WARNING: Spoilers for movies that are 19 and 36 years old found within this post
Hagar the Horrible, 10/9/16
“Yes, Hagar, I found this mermaid tangled in a fisherman’s net, and yes, she promised me any price to free her. And so I took what was my due: her daughter, who I’m going to bring to the zoo to sell to the zookeeper. Don’t judge! I’m tired of the dangerous world of being a Viking. Do you know how many gold pieces I can make from selling her? Enough to never live in hunger or fear again! She said I could have anything if I freed her! Anything! I kept my end of the bargain!”
Judge Parker, 10/9/16
Years ago, I went on a date with a woman who picked the movie we would see: My Best Friend’s Wedding. The plot, if you’ve never seen it, involves Julia Roberts realizing she’s in love with her best friend, Dermot Mulroney, right as he’s about to marry Cameron Diaz, and she decides to sabotage their relationship. The date was unsuccessful, in part, because of our wildly differing reactions to the movie. She wanted Julia Roberts’ character to be more sympathetic, when in fact she becomes less so over the course of the movie. I, on the other hand, had fallen in love with the movie at a particular turning point, when everything I knew about conventional movie narratives taught me that Julia Roberts was about to confess the truth of her evil plotting to Dermot Mulroney and they would start growing closer; instead, she decides to double down on the madness. I thought about my dad describing to me the first time he saw the Stanley Kubrick version of The Shining; towards the climax of that movie, Scatman Crothers arrives at the Overlook Hotel to rescue the protagonist, only to be immediately murdered by Jack Nicholson. This doesn’t happen in the book, and my dad, who had read the book before seeing the movie, told me that when he saw this he thought, “Oh my God — anything could happen now.” That’s what I thought during My Best Friend’s Wedding (it’s the scene where Julia Roberts starts telling people Rupert Everett is her fiancé), and it’s a narrative high I’ve been chasing, and aspiring to in my own writing, ever since.

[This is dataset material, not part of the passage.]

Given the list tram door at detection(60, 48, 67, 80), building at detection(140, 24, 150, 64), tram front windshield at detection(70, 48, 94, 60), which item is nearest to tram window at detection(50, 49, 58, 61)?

Anyway, there’s been a distinct shift in narrative tone in Judge Parker since Ces Marciuliano took over writing duties a few weeks ago, but I hadn’t experienced that feeling until now, looking at the next to last panel, when those shipping containers — containers Neddy browbeat her engineer/lover-to-be into using as the building blocks of her factory, then browbeat some poor sap into selling her below cost — collapsing in an awful ballet of twisted metal and, I hope, shattered bodies. Anything can happen now, you guys. Anything can happen.